Onu susturup ağırlığımı sırtıma tekrar yükledim. Başıma sardığım peçeyi düzeltip yürümeye başladım. Güneşin batmasına yakın bir tepenin eteklerine gelmiştik. Burada geceyi geçirmeye karar verdik. Yukarılara fazlaca çıkarsak gecenin yıldızları tepemize düşebilirdi, bunu istemezdik. Olur ki bu tepeye düşerlerse de altlarında ezilecektik. Bu yüzden kuytu bir mağara bulduk ve oraya girdik. Yaktığımız ateşin ışığında cüce gözleri parlayarak bana baktı. “Haydi, göstersene, göstersene bir daha bana onu!”

“Hayır olmaz, varana kadar çıkartmam onu bir daha yerinden.”

“Ne olacak bir kere daha gösteriversen!”

“O zaman yerini öğrenmiş olursun ve ben uyurken çalmaya çalışırsın!”

“Saçmalık!”

“Yalan mı ha?” Homurdanarak arkasını döndü ve yattı. Horultuları geceye karışırken ben de çantama sarılarak yattım yere. Ama uyuyamadım. Çünkü ben de artık onu görmeden uyuyamaz olmuştum. Yavaşça çantamı açtım ve içinden bezlere sarılmış kutuyu çıkardım. Kutunun içerisinde daha fazla bez ve onların ortasında bütün güzelliği ve parlaklığıyla duran o şey vardı. Onu bir de ayın ışığında görmek istiyordum. Ses çıkarmadan ve cücenin derin uykusundan emin olarak mağaradan dışarı çıktım.

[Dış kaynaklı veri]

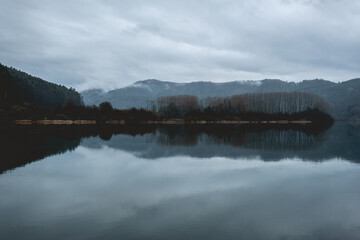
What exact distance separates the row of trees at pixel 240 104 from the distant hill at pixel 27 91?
44031 millimetres

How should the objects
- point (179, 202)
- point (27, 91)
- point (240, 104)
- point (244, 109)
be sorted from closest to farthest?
point (179, 202) → point (27, 91) → point (244, 109) → point (240, 104)

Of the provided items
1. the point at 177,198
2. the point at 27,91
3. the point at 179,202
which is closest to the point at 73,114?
the point at 27,91

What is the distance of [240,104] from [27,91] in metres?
94.2

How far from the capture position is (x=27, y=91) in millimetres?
132875

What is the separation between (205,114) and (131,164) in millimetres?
97077

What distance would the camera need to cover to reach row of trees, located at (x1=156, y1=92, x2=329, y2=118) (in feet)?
462

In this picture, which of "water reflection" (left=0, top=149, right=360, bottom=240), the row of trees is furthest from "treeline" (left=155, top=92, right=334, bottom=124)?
"water reflection" (left=0, top=149, right=360, bottom=240)

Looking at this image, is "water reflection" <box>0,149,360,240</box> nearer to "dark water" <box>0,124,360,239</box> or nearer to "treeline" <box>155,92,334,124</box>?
"dark water" <box>0,124,360,239</box>

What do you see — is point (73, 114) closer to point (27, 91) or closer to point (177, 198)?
point (27, 91)

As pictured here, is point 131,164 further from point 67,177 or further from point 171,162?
point 67,177

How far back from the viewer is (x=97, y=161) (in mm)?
23766

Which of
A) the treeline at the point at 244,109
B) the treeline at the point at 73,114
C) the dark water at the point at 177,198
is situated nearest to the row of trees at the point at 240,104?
the treeline at the point at 244,109

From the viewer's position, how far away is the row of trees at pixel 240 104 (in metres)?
A: 141

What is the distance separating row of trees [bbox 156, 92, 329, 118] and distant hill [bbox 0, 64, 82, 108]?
44031mm
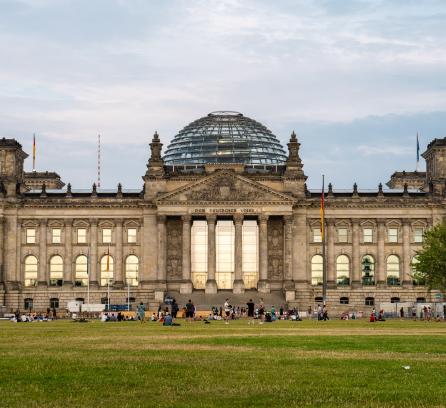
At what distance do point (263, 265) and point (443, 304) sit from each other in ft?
97.9

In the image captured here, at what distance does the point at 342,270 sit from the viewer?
479 ft

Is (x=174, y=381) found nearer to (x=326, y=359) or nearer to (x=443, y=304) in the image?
(x=326, y=359)

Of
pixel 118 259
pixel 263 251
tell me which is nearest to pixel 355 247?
pixel 263 251

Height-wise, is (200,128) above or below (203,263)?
above

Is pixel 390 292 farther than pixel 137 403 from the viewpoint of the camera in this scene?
Yes

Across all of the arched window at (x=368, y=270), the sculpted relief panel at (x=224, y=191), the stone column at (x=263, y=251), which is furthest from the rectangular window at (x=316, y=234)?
the sculpted relief panel at (x=224, y=191)

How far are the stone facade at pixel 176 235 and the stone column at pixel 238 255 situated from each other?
103 cm

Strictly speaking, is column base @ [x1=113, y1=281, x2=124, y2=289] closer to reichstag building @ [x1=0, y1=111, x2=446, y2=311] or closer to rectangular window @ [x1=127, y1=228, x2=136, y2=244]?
reichstag building @ [x1=0, y1=111, x2=446, y2=311]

Bir devin ısırığına sahip olan ay, önümde sonsuza kadar uzanan çölü alabildiğine aydınlatıyordu. Ellerimin arasında tuttuğum şey yedi cihanın en güzel elmasıydı. Onu uzak diyarlardaki bir padişaha hediye etmeye götürüyordum. Bu elmayı ısıracak olanın hayatındaki her şey rast gidecek ve dokunduğu şey altına dönüşecekti. Öylesine değerli bir elmaydı bu ve ancak bir padişaha layıktı. Ayın ışığında yeterince izledikten sonra onu tekrar bezin içerisine sardım ve kutuya koydum. Mağaraya geri dönüyordum ki yolunu kaybetmiş bir yıldız perisiyle karşılaştım. Bu yıldız perileri düşen yıldızlardan gelirlerdi ve genelde şaşkın olurlardı.

“Nereye düştü yıldızın?”

Eliyle ileriyi, sonsuz uzaklıktaki ileriyi gösterdi.

“Nereye gidiyorsun?”

Arkasını dönüp yukarı tepeyi gösterdi.

“Onun için sabahı beklemen gerekir, yukarısı mahşer yeridir şimdi.”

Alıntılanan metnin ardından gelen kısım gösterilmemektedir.